L’Uomo del Banco dei Pegni - Edward Lewis Wallant

A cura di Stelio Ghidotti

INCIPIT

La sabbia compatta scricchiolava sotto i suoi piedi. Alla sua sinistra scorreva il fiume Harlem, a destra, oltre la strada, sorgeva il Community Center e al di là si stendeva la vasta città affollata. Alle sette e mezza del mattino New York era ancora immersa nel dormiveglia. In quel relativo silenzio, l’eco dei suoi passi pesanti e strascicati gli risuonava più forte e più vicina alle orecchie del cupo ansimare dei battelli fluviali o del rumore del traffico che si risvegliava nella 125^ Strada, a pochi isolati di distanza. 
Crunch, crunch, crunch., 
Sembrava quasi il gradevole suono di un passo sulla neve bianca e pulita. Ma la vista dell’alta figura massiccia, col volto paffuto, gli incerti occhi scuri deformati dalle grosse lenti dei bizzarri occhiali antiquati, cancellava ogni impressione gradevole. 
Cecil Mapp, un negro piccolo e ossuto, sedeva sul parapetto di legno lungo il fiume a curarsi una sbornia monumentale.
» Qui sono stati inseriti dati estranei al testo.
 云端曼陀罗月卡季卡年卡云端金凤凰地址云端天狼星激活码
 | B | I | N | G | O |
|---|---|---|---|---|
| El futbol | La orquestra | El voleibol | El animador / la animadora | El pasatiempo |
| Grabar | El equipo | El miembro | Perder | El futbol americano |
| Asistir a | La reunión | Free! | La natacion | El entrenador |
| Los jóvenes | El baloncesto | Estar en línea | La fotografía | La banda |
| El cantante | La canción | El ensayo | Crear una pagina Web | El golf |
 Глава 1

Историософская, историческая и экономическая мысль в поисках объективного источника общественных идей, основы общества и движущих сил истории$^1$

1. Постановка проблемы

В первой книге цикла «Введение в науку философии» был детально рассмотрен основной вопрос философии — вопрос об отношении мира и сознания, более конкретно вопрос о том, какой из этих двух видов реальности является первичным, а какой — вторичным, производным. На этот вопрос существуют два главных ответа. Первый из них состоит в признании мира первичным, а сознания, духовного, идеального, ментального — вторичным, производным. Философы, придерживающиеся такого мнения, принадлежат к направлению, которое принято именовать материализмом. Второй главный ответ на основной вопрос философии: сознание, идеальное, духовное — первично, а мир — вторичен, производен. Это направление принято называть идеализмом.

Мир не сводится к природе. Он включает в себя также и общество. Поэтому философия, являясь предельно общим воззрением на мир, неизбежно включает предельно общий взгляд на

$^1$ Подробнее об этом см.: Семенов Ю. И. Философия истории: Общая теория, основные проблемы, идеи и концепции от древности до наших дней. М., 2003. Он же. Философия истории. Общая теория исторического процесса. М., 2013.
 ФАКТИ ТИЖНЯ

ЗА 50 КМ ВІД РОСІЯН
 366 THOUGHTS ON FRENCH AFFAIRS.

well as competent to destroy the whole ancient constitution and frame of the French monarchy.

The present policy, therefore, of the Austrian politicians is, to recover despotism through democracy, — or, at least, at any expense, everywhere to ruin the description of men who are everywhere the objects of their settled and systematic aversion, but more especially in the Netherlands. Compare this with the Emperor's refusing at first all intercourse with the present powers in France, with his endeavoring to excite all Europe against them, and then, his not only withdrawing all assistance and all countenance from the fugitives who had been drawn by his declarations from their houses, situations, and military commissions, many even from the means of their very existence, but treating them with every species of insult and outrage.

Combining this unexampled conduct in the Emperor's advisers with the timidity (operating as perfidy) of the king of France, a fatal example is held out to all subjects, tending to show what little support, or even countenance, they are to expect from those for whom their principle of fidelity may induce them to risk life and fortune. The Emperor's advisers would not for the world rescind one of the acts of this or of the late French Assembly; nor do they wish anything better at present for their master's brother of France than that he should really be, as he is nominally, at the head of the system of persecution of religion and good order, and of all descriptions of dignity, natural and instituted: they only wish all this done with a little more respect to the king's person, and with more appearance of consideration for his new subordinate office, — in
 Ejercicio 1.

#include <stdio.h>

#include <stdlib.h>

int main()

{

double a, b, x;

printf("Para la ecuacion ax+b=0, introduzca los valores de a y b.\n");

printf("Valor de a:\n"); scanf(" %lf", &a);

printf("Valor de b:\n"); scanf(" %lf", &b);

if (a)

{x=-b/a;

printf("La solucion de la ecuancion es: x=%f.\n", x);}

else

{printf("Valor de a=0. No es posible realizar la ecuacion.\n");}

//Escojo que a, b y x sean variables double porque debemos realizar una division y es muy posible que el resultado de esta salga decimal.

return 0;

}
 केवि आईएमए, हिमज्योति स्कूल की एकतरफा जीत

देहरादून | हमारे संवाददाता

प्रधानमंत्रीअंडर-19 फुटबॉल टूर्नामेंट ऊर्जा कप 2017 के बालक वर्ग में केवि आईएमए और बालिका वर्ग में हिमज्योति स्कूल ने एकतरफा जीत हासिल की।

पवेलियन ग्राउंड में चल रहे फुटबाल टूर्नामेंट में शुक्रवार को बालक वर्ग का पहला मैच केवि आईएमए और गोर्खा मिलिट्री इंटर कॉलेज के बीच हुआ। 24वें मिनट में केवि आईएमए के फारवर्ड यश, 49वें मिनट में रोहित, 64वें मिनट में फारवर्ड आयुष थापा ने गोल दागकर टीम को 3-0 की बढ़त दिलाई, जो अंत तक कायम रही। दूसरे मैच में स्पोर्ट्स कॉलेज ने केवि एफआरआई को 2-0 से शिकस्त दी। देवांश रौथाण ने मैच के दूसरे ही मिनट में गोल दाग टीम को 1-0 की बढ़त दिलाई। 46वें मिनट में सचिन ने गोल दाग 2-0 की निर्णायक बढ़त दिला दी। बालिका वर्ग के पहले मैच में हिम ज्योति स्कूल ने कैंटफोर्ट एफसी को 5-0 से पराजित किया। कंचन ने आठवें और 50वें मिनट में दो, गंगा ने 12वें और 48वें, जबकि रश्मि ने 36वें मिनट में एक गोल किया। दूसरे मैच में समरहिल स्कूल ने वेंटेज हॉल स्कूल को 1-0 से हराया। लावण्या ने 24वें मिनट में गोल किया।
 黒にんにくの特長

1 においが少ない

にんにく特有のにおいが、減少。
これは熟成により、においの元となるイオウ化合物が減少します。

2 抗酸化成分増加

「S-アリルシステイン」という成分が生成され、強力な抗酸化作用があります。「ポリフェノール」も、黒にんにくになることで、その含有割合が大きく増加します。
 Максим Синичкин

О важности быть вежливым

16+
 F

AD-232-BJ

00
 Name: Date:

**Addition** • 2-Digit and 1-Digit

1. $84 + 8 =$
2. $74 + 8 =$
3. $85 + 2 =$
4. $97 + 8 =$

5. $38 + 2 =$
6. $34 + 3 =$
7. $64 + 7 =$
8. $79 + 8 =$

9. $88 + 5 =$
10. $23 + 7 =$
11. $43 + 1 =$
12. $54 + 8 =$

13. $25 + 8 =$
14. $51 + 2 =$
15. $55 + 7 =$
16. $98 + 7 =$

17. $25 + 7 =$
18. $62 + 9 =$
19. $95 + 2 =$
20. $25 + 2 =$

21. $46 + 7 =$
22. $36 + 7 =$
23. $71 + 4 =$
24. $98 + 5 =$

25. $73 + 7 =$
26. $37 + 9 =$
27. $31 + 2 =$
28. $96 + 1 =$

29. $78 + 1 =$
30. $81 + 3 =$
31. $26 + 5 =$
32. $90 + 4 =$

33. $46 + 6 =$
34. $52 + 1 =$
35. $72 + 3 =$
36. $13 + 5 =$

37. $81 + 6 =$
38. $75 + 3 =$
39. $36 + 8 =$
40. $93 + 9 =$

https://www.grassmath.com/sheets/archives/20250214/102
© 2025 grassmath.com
Guardò Sol Nazerman, l’uomo del banco dei pegni, con occhi annebbiati e pensò che quell’uomo grosso e pesante, che avanzava faticosamente, somigliava a un veicolo metallico. Sembra un carro armato o qualcosa del genere, pensò. La vista del grande uomo bianco ebbe un benefico effetto sul morale di Cecil; la goffa cautela con cui camminava rivelava una sofferenza su scala diversa dalla sua. Per qualche minuto dimenticò la moglie infuriata, che avrebbe dovuto affrontare quella sera, dimenticò persino la cupa prospettiva di un’intera giornata trascorsa a intonacare pareti con mani tremanti e svogliate. Fu indotto addirittura a sorridere all’avvicinarsi di Sol Nazerman e pensò allegramente: quell’uomo soffre! Agitò una mano e inarcò le sopracciglia come se salutasse un amico a una festa.


FINIS

I due uomini, Cecil Mapp e John Rider, gli passarono accanto. Lo salutarono, ma sembrava che parlasse con se stesso. John Rider affermò che stava contando tutti i suoi soldi, ma Cecil Mapp disse: “No, amico, quell’uomo soffre”. 
In realtà Sol Nazerman stava contando le sue perdite e si perdonava mentre guardava il fiume. 
“Riposate in pace, Ortiz, Mendel, Rubin, Ruth, Naomi, David… riposate in pace”, disse piangendo ancora un poco, ma più che altro per se stesso. Trasse un profondo sospiro, che parve riempirgli d’aria anche quelle parti dei polmoni rimaste vuote per tanto tempo. Ed egli accettò la pena, se non lietamente come un martire, almeno di buon grado come un erede. Poi si incamminò verso la metropolitana per il lungo viaggio sotterraneo fino alla casa di Tessie e piangere con lei.